• DOCUMENT TEXT:
+===+

EDITORS' REPORT SEPTEMBER 2010
The Journal's new coeditor, Jean-Laurent Rosenthal and I are the first set of coeditors who have only experienced administration of the Journal using the Manuscript Central website. I came aboard two years ago just after Phil Hoffman, Jeremy Atack, and their assistants Sue Isaac and Sabrina Boschetti had finished the daunting task of making the transition to web-based administration of manuscripts. Friends ask me whether the editorship has been especially burdensome. Having the website structure for the Journal has made the administrative burdens easier than anticipated.
Jean-Laurent and I would like to salute not only the team of people who made the transition but also all of the preceding editors who slogged through the pre-Manuscript Central phase. As many of us have experienced, the technological changes in writing and publishing over the last three decades have greatly increased the ability of people to produce publication-ready manuscripts. When I started graduate school, the IBM correcting electric typewriter was the gold standard for typing manuscripts. Publications were typeset. By the time I submitted my first paper to the Journal, most of the analysis had been done with punch cards on mainframe computers. I finished the rewrite of the paper using a new IBM clone computer with Multi-Mate software on 5 ¼ inch floppy disks. All of the correspondence was done by regular mail with the natural delays involved, and publications were still being typeset.
By the mid-1990s I can remember Joel Mokyr as editor fuming to me about the process of shifting to using computer software to typeset the articles. You can imagine the various gesticulations, epithets, and changes in vocal pitch involved in Joel's animated description. Email improved communication so much that the editorial assistant could live in a separate city from the editor. When the editorship transferred from Gary Libecap at Arizona to Gavin Wright at Stanford, Sue Isaac at Arizona stayed on as Gavin's assistant and maintained that role for the Americas office until I replaced Jeremy Atack in July 2008.
Thank you to all of those previous editors who crawled uphill through the snow, through desert windstorms or blowing typhoons to pull all of those submissions out of the post. They risked paper cuts as they stuffed envelopes and mailed manuscripts to referees. Editors and referees developed back strain as they hauled the papers around in their briefcases. The editors then had to edit by hand and the authors had to read their doctor-like scribble while making corrections. Finally, the papers and graphs went off to the typesetters who risked eyestrain and injury to set the type and print the Journal.

+===+

• ENTRIES PROVIDED:
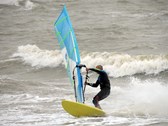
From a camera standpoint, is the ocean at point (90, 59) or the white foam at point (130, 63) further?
the white foam at point (130, 63)

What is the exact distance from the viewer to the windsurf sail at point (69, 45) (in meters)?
10.6

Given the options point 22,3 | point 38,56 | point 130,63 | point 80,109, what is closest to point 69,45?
point 80,109

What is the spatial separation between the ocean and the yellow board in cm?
13

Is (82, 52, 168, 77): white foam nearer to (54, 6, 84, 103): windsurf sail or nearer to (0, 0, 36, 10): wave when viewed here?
(54, 6, 84, 103): windsurf sail

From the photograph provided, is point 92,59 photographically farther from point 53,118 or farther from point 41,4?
point 41,4

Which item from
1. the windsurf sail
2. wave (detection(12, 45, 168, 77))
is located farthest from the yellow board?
wave (detection(12, 45, 168, 77))

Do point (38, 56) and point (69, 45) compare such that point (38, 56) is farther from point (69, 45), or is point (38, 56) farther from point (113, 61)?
point (69, 45)

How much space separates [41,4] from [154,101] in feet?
69.8

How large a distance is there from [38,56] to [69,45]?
10.1 m

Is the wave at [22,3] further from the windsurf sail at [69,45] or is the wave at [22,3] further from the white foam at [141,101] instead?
the windsurf sail at [69,45]

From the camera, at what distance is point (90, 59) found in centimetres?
1928

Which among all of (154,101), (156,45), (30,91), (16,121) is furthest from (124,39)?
(16,121)

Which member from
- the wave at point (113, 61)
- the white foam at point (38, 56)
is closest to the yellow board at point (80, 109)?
the wave at point (113, 61)

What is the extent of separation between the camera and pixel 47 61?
20.1 metres
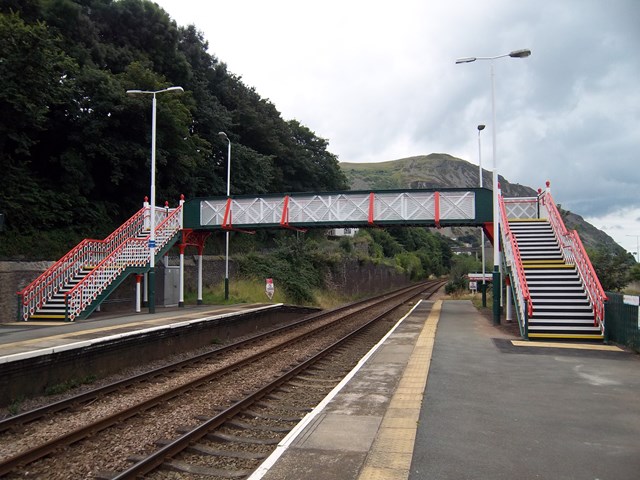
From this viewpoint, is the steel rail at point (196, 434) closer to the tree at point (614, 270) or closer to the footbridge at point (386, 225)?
the footbridge at point (386, 225)

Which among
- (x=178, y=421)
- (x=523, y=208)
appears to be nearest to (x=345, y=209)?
(x=523, y=208)

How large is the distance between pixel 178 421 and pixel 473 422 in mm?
4196

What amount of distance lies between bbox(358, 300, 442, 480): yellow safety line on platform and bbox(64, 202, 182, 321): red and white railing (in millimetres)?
11904

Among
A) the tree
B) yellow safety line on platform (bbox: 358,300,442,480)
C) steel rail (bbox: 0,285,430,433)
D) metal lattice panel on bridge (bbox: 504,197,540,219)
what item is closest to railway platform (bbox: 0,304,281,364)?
steel rail (bbox: 0,285,430,433)

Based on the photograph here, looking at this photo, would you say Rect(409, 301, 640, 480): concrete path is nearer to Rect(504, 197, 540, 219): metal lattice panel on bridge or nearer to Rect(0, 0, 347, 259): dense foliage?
Rect(504, 197, 540, 219): metal lattice panel on bridge

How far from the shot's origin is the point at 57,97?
21.6 metres

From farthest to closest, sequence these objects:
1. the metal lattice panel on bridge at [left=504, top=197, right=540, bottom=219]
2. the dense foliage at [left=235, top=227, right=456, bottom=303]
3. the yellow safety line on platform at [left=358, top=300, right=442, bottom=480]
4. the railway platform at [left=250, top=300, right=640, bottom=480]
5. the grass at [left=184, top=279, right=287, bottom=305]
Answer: the dense foliage at [left=235, top=227, right=456, bottom=303]
the grass at [left=184, top=279, right=287, bottom=305]
the metal lattice panel on bridge at [left=504, top=197, right=540, bottom=219]
the railway platform at [left=250, top=300, right=640, bottom=480]
the yellow safety line on platform at [left=358, top=300, right=442, bottom=480]

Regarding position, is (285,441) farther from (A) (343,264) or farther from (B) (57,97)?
(A) (343,264)

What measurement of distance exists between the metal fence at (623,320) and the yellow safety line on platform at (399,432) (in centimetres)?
494

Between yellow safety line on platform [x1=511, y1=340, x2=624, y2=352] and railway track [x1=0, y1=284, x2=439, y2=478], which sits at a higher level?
yellow safety line on platform [x1=511, y1=340, x2=624, y2=352]

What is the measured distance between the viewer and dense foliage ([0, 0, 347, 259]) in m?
19.5

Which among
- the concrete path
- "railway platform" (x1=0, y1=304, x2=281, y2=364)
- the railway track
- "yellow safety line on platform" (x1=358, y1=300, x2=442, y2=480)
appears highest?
"railway platform" (x1=0, y1=304, x2=281, y2=364)

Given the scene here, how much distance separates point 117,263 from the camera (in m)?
19.4

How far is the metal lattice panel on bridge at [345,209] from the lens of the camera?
20547 millimetres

+===+

• WORK TO DO:
1. Show every line of the entries that contains the string "ocean", matching case exactly.
2. Carry on the September 2010 editors' report from the point where it stops.

• RESPONSES BY TASK:
1.
From a camera standpoint, is the ocean at point (90, 59) or the white foam at point (130, 63) further?
What is the spatial separation between the ocean and the yellow board in cm?

2.
The benefits from web-based editorship are clear, but some challenges arise. The website sometimes changes referee's passwords at random and occasional .pdf files get corrupted. Email correspondence is increasingly caught in junk mail filters and some emails wander off into the Ethernet. An occasional referee takes the view that journal websites are the bane of scholarship.
The technological changes have increased our ability to handle submissions more quickly and with fewer errors. Our main focus, however, is on publishing top scholarship. The new technologies have essentially raised the stakes in terms of sophistication of statistics and econometrics, as computers and software can now perform estimations in a few seconds that took weeks 20 years ago and were impossible 40 years ago. Similarly, theoretical models have become more complex. Yet, the key to good scholarship goes well beyond technical wizardry. The technique is no better than the fundamental insights that drive the use of the techniques, the understanding of the historical background and institutions, collection of data of high quality, and the author's ability to offer a clear narrative that offers new understanding of an important issue. The Journal has had a great deal of success in publishing the type of high quality work I describe.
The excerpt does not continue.